> Posted by Elisabeth Rhyne and Sonja E. Kelly, CFI
We are looking for four research fellows to explore some of the most relevant and exciting questions facing the financial inclusion community. Interested?
Before answering, some background. A few months ago we articulated some ambitious unanswered questions that we think will propel financial inclusion forward, and offered the space for you to contribute questions, too (many thanks to those of you who made suggestions!). Since the Center for Financial Inclusion at Accion is committed to figuring out what is working in financial inclusion and worth replicating, we have made it a priority to partner this year with researchers to explore some of these questions in greater detail.
And that’s where you come in.
We are looking for researchers who are interested in becoming fellows for the Center for Financial Inclusion at Accion’s brand new Fellows Program. The Fellows Program will empower independent researchers to systematically analyze some of the most important and critical challenges facing the industry. This year, we are selecting four fellows to explore the following topics:
- What are the conditions for “on-ramps” to lead to deeper inclusion? With the World Bank’s commitment to Universal Financial Access and the Better Than Cash Alliance’s pursuit of G2P payments, both of which focus on connecting people to transaction accounts, the next question is how (and whether) such connections lead to greater inclusion, through either active account usage or access to additional products. What cases demonstrate successful on-ramps and what factors or strategies enabled deeper inclusion to take place? Research could examine one or several examples.

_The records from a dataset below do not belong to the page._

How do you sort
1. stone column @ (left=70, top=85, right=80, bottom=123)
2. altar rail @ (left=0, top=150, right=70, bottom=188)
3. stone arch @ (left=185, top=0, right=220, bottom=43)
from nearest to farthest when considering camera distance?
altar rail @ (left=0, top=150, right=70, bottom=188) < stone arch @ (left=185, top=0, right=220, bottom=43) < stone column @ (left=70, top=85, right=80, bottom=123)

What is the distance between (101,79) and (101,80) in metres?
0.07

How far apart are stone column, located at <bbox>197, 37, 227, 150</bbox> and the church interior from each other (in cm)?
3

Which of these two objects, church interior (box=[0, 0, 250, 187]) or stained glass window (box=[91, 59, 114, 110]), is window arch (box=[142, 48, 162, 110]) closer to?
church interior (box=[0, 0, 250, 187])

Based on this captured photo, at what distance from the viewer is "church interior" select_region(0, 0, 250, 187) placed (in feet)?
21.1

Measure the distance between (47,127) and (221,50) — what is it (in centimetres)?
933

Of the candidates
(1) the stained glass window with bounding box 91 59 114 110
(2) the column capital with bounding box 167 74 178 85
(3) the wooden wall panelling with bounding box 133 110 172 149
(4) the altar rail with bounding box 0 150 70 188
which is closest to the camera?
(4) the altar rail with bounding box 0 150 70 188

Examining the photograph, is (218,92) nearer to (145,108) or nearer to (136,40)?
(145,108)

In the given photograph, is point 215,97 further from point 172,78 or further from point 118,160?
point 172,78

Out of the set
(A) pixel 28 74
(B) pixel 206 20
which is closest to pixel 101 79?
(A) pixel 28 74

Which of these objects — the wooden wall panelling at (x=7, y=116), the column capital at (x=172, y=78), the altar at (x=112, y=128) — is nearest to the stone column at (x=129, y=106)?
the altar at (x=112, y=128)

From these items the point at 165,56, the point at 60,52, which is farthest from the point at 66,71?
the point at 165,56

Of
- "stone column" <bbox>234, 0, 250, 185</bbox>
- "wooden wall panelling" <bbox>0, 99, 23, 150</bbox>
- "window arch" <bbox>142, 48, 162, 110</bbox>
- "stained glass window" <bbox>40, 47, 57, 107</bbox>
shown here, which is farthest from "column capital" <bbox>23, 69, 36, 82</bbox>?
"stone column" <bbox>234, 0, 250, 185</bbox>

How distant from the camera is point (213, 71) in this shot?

- Impact of ubiquitous Internet access on the business models for financial inclusion. By 2020, the vast majority of the world’s people will have access to Internet through smart phones and tablets. Internet access could transform the way financial service providers and customers interact. For example, SMS could be displaced as the main mobile money channel by apps that connect directly to customers, altering the respective roles of mobile network operators and financial institutions. App-based services could also facilitate a richer interface with customers, involving local languages, scripts and pictures, among other features. What scenarios are possible or likely? What can be learned from offerings to date?
- Clients that grow from microenterprise to small business. An increasing number of longer term clients in the portfolios of Accion partner microfinance institutions (MFIs) began working with their MFIs as microenterprises and have since grown into small businesses with higher turnover and more employees. This phenomenon merits closer examination in order to identify the factors that have supported such growth and the financial service needs of these enterprises when they reach larger scale. Research questions might include: prevalence of such clients; their characteristics; growth path and history as clients; and/or current sources and uses of financial services. Research could draw from administrative data provided by the MFI, surveys or interviews with clients, or a combination.
- Cost savings from technology in microfinance delivery. Accion partner MFIs have taken various initiatives to incorporate technology into their operations with a view to reducing costs. These steps include use of data analytics to streamline the credit underwriting process, digital field applications to boost the productivity of front line staff or agents, and transaction automation such as mobile payments to reduce the cost of handling transactions. Research on this question could either focus on one type of technology use and assess its results across several institutions or, if a suitable methodology were available, it could look at results across technology types.
Fellowships will last from 4-12 months (depending on the timeline articulated in the research proposal), and fellows will have access to the resources of the Center for Financial Inclusion at Accion. In some cases fellows will be able to leverage data generated from Accion institutions or investments. In addition to these benefits, research the fellows undertake will be actively disseminated through Accion’s network, and even more broadly.
We would like to invite you to propose a research project under this program, or, if the opportunity isn’t right for you, to share the announcement with your network. We are accepting proposals until 11:59 pm August 11, 2015 EST. The most competitive proposals will be ones that clearly and specifically articulate a feasible research methodology, budget, and timeline. Applicants most suited to the program will be ones who clearly understand the relevance of their research for financial inclusion, and who can demonstrate previous experience with the methodology and/or research topic.